ようやく私の言いたいことがわかったらしく、彼は尋ねた。
「あなたはこのホテルに泊まっていますか?」
私は、「Yes !」と答えた。
(なんだ、彼は私たちがこのホテルの宿泊客だと知らないんだ。)
彼は、「No charge (無料です)」と答えてきた。
(私たちの事では彼を困惑させたようだった)
こんな簡単な内容のことでも意思の疎通が煩わしいのだ。
しかし息子は大喜びだ。
だが私は息子に泳がせてやらなかった。今日は疲れすぎているし、すぐに晩ご飯だから。
このホテルは宿泊費に込みでバイキング形式の夕飯を提供していた。
普通のホテルならば夕食は客の好きにさせるものだが、たぶんホテルが港湾都市のクシャダスから6百メートル離れているからだろう。街に晩ご飯を食べに行くのは少し不便だ。

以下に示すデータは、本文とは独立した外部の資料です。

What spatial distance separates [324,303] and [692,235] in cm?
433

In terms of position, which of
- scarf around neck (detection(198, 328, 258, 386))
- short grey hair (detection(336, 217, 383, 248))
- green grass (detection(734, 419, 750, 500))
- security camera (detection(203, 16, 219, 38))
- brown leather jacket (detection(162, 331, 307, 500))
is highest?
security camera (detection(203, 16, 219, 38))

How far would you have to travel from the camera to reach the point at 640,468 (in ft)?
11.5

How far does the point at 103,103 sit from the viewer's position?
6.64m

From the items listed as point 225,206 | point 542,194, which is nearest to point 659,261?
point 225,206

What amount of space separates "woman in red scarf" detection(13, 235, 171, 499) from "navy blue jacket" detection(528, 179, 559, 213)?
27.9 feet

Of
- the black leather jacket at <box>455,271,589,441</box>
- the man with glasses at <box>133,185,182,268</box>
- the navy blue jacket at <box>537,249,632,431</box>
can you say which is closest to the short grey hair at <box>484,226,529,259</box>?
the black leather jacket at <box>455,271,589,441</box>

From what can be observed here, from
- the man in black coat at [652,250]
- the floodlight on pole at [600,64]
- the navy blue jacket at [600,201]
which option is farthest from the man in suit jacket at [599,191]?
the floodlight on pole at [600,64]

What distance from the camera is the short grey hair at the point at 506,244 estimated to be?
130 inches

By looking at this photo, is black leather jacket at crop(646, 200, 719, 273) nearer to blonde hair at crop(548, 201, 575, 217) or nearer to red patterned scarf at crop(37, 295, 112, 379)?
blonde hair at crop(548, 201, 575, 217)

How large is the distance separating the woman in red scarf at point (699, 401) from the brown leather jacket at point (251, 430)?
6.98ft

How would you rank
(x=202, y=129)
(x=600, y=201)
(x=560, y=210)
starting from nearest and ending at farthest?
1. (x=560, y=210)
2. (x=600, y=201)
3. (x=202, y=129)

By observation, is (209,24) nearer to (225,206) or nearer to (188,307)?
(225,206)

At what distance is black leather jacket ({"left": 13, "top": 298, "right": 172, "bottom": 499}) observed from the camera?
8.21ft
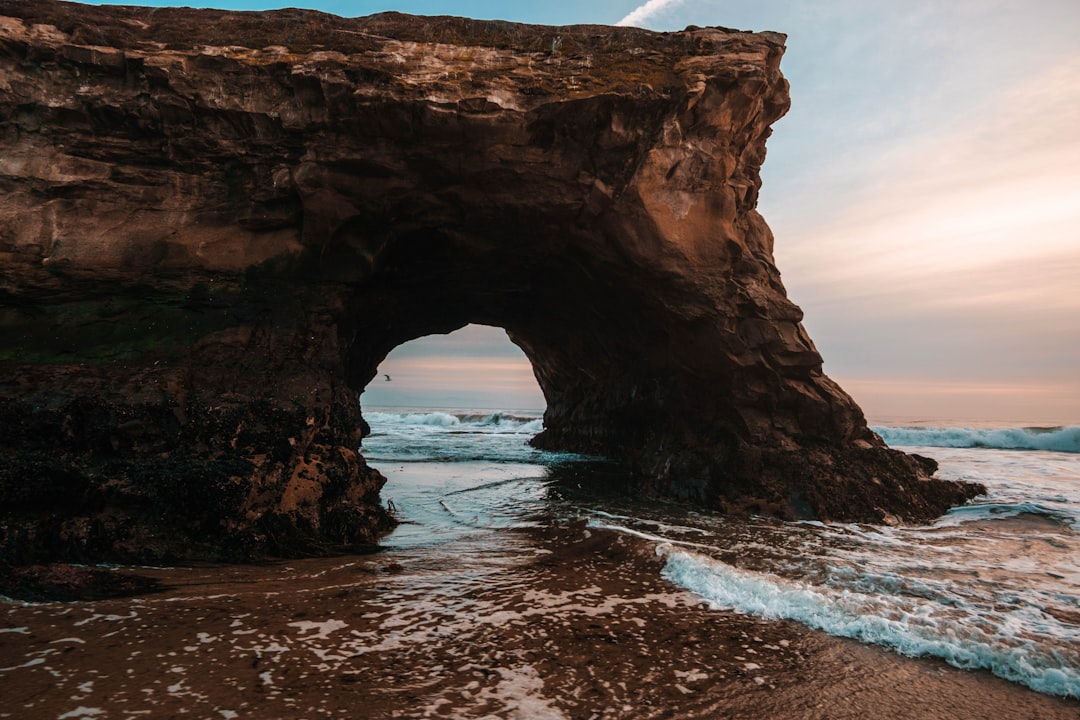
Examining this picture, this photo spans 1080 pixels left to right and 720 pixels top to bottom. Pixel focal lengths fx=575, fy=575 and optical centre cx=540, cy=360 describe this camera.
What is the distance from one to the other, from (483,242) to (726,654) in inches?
337

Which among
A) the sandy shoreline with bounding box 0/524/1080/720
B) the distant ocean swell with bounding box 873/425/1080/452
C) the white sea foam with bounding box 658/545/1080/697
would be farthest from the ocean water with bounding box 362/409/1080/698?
the distant ocean swell with bounding box 873/425/1080/452

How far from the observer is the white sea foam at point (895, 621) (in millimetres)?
4188

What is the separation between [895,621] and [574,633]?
109 inches

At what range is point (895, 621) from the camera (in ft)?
16.1

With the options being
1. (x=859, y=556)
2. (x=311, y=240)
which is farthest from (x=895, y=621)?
(x=311, y=240)

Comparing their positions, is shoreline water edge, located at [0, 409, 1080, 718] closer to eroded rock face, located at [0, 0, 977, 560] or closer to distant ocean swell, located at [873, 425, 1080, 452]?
eroded rock face, located at [0, 0, 977, 560]

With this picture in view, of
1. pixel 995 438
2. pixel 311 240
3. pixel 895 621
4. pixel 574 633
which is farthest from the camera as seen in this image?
pixel 995 438

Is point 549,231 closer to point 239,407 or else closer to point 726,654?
point 239,407

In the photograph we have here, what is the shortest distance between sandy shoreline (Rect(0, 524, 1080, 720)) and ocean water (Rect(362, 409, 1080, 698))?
0.32 metres

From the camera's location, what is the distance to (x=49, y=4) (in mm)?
8625

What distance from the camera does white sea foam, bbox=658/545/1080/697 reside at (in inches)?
165

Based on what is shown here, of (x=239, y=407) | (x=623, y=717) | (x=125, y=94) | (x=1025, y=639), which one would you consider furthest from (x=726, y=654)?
(x=125, y=94)

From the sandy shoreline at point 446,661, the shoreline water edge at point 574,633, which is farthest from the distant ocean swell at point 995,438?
the sandy shoreline at point 446,661

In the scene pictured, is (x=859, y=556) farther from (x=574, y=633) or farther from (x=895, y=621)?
(x=574, y=633)
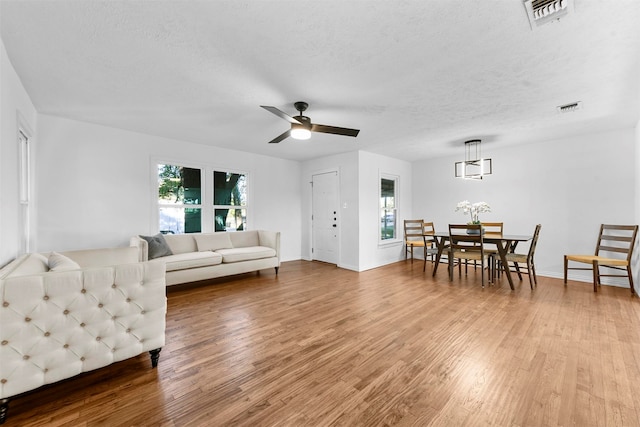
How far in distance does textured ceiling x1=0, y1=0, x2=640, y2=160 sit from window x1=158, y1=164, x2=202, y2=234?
1.16 m

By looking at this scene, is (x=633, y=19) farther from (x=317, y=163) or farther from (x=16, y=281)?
(x=317, y=163)

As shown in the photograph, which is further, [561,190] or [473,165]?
[473,165]

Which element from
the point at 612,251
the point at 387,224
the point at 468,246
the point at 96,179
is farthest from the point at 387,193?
the point at 96,179

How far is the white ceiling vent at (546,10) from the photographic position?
5.32 ft

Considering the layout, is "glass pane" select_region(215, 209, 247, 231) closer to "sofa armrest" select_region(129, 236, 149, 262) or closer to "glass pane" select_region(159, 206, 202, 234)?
"glass pane" select_region(159, 206, 202, 234)

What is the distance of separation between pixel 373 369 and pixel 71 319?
207cm

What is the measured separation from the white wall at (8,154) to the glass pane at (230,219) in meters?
2.94

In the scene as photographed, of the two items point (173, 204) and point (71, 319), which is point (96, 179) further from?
point (71, 319)

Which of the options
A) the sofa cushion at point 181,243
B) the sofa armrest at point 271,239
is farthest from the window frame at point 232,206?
the sofa cushion at point 181,243

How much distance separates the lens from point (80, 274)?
1.76 m

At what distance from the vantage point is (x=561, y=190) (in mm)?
4746

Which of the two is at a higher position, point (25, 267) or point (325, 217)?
point (325, 217)

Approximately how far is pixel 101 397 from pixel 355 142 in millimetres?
4513

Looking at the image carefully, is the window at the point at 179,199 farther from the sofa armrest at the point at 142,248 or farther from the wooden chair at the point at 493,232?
the wooden chair at the point at 493,232
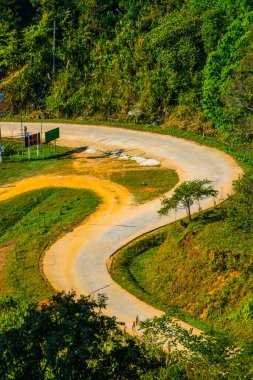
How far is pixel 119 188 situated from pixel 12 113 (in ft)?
102

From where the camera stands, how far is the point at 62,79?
83062 mm

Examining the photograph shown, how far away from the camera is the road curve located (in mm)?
41219

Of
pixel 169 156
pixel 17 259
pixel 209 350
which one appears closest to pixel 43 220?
pixel 17 259

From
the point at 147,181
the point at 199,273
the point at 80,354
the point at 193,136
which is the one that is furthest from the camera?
the point at 193,136

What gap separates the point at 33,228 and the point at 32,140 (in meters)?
18.3

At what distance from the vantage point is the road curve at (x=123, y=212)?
41219mm

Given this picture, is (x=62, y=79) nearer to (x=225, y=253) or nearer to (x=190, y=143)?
(x=190, y=143)

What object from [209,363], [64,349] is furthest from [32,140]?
[64,349]

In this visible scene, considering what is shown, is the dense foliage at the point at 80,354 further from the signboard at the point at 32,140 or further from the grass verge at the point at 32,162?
the signboard at the point at 32,140

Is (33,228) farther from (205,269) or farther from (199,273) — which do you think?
(205,269)

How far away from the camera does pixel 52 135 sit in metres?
69.6

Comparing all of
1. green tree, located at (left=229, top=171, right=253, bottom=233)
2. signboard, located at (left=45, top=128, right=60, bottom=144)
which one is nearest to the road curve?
signboard, located at (left=45, top=128, right=60, bottom=144)

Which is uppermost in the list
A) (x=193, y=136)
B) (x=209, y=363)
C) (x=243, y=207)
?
(x=193, y=136)

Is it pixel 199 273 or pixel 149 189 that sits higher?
pixel 149 189
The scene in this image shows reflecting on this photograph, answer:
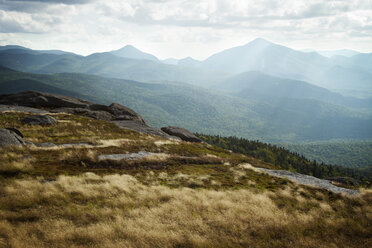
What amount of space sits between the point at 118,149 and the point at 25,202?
14.1 m

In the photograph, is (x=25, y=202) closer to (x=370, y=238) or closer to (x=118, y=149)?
(x=118, y=149)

ガイドブックによると、街の中心の近くにはギュベルジン島(Güvercin) という小島がある。陸地から島まで3百メートルの長さの橋がかかっている。海岸沿いにはたくさんのホテルや商店があって、大変賑わっている。
ここに来るなら港を散歩したいと思っていた。しかし今は疲れていて知らない土地を歩く元気はない。港の観光は無理だと感じた。
太陽は目の前でエーゲ海に沈んだ。
私たちはプールの脇のテーブルに座る。
このホテルにたどり着くまでに、私たちは2回の夜行バスに耐えた。そしてまたこのホテルでは3泊4日の予約をしている。それで私は気が楽になった。

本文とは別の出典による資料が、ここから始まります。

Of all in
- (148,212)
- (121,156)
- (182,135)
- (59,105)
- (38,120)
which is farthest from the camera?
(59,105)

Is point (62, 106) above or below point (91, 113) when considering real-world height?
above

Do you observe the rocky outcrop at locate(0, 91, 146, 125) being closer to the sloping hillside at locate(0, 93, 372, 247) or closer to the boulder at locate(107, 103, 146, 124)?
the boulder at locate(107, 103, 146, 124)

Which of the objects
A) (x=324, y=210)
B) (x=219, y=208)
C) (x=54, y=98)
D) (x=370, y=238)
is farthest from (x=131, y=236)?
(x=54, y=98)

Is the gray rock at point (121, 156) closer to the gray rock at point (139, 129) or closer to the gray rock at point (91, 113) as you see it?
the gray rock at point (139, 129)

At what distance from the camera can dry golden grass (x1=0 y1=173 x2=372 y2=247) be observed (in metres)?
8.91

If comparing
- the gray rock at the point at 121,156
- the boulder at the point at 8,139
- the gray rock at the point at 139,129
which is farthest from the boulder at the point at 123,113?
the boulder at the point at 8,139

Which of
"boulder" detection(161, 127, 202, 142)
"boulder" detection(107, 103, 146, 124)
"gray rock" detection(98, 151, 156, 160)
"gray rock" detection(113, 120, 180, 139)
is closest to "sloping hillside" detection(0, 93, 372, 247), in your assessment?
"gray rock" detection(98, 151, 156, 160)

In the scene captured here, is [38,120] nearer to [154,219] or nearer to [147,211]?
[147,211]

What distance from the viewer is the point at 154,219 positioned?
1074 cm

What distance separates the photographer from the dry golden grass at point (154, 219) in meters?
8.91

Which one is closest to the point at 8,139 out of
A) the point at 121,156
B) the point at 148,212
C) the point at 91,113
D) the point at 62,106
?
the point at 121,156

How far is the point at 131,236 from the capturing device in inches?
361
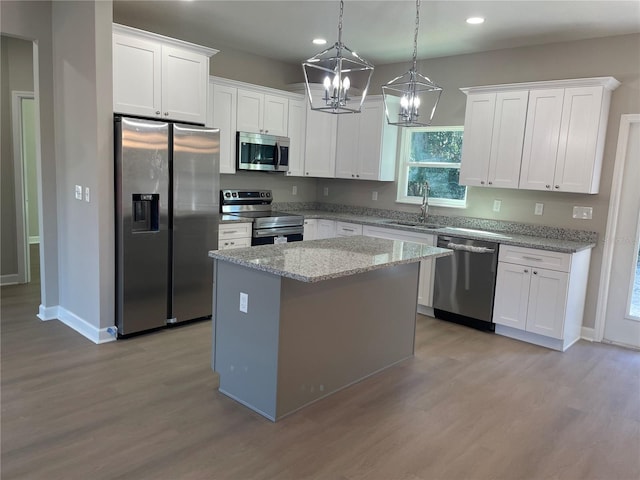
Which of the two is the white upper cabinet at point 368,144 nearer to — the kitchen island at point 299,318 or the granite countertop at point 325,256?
the granite countertop at point 325,256

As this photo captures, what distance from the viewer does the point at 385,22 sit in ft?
13.6

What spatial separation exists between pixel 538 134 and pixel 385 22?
170 centimetres

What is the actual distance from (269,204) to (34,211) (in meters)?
4.32

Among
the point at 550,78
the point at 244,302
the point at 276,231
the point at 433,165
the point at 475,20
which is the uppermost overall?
the point at 475,20

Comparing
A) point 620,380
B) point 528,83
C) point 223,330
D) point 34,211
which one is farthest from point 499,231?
point 34,211

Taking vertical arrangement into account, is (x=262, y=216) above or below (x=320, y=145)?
below

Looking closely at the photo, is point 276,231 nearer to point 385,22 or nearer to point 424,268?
point 424,268

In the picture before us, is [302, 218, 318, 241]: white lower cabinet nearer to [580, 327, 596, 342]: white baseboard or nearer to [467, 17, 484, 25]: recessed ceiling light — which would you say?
[467, 17, 484, 25]: recessed ceiling light

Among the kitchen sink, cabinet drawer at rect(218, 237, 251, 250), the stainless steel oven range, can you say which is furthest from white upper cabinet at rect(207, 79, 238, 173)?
the kitchen sink

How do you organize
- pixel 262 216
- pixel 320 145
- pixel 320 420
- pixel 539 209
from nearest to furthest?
pixel 320 420
pixel 539 209
pixel 262 216
pixel 320 145

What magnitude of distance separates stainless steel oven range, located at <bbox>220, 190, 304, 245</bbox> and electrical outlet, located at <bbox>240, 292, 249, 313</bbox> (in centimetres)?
212

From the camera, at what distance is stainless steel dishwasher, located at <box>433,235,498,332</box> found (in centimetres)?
439

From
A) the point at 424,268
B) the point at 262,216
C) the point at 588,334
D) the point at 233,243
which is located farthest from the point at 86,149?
the point at 588,334

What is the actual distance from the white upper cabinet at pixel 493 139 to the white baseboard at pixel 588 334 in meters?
1.51
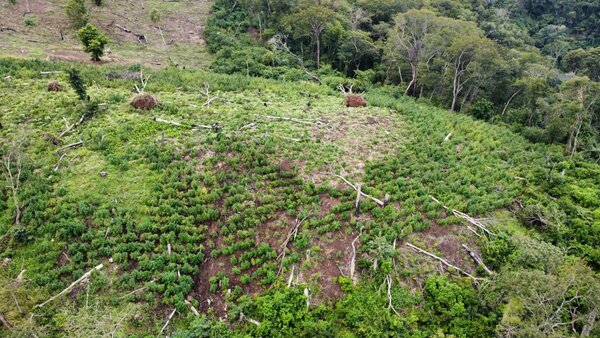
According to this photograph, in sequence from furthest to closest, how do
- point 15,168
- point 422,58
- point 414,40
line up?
point 422,58 < point 414,40 < point 15,168

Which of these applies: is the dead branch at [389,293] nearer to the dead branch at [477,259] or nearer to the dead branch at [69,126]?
the dead branch at [477,259]

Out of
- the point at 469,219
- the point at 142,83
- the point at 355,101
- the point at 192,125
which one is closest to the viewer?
the point at 469,219

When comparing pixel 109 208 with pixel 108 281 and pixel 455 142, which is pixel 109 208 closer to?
pixel 108 281

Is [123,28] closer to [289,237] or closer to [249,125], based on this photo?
[249,125]

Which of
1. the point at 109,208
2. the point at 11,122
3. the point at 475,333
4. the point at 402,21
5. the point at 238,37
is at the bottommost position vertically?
the point at 475,333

若い男の従業員がやって来て、飲み物は何にしますかと尋ねた。
そこで私はアイスティーが欲しいと言った。
私は英語で、「I don't like can, please glass !(缶入りではなくてグラスに入ったのをね!)」と言った。たぶん怖い顔で言ったかもしれない。
彼は神妙な顔で聞いていた。
厳しく要求したにもかかわらず、たぶん彼は缶に入った紅茶を持ってくるだろうと思っていたが、なんと氷の入ったグラス入りの紅茶を持ってきたのだ。

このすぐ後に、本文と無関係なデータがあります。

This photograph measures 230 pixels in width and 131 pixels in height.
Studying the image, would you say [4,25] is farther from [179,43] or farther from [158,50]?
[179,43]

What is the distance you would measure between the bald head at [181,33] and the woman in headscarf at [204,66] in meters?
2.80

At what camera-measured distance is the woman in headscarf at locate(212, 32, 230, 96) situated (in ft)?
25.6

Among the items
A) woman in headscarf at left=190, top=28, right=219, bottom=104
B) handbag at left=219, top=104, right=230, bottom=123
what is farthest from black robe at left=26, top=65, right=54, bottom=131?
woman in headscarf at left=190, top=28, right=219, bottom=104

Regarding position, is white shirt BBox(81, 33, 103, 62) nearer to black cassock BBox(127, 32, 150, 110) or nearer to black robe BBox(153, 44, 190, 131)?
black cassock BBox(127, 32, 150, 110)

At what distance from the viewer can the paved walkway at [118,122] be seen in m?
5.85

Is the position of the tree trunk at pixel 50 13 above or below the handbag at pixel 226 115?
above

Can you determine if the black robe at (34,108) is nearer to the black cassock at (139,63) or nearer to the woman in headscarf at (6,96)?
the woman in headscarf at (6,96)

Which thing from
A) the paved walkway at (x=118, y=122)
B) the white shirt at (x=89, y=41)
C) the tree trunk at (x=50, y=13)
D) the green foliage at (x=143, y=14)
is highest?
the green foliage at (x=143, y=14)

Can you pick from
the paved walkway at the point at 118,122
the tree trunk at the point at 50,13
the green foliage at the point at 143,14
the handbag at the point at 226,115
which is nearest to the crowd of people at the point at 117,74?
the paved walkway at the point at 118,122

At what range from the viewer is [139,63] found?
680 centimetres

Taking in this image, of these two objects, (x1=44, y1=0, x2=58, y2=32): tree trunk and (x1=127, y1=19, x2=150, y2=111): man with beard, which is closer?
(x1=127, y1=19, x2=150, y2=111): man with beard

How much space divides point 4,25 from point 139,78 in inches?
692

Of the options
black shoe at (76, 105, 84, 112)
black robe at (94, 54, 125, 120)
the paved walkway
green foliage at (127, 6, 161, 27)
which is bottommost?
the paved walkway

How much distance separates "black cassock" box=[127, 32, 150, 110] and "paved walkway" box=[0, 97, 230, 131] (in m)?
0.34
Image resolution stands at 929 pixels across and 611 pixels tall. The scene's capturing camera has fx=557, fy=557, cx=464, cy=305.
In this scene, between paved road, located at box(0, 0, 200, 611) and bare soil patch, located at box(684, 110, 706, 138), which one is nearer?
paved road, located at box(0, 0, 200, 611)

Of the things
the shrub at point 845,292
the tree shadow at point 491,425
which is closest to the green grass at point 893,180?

私は思った、私はとうとう近代化された私たちの文明圏に戻ってきたのだと。
海辺の景色はたいそう美しい。
辺りのビルの色がだんだん変わっていく。
遠くのギュベルジン島や港湾の灯火(ともしび)がともった。無数の灯火が海岸の風景をチカチカと彩り、とてもきれいだ。
ところが、このロマンチックなムードを突然の大きな音がぶち壊した。
その音は私たちがこの世界にあり得たのかと思うほど大きなげっぷの音だった。
私たちはおもわずその〈ゲボッッ・・・ゲボッッ・・・〉がどこから来るのかとふり返って見てしまった。
音の出ている場所はまさに中年の欧米人の男性がひとり座っているところだ。その人はどうして良いかわからないようすでいる。
この奇っ怪な音はこの海辺のレストランに間欠的に響いたのだ。
二日目の早朝、部屋のテラスからプールを眺めていると、二人の従業員がプールサイドを掃除していた。そして昨日の夜の音がまた聞こえた。
プールからあふれ出た水が排水されるときに、音が出ているのだった。しかしこのプールの水は非常に透明で、塩素の臭いがして、ものすごく清潔だった。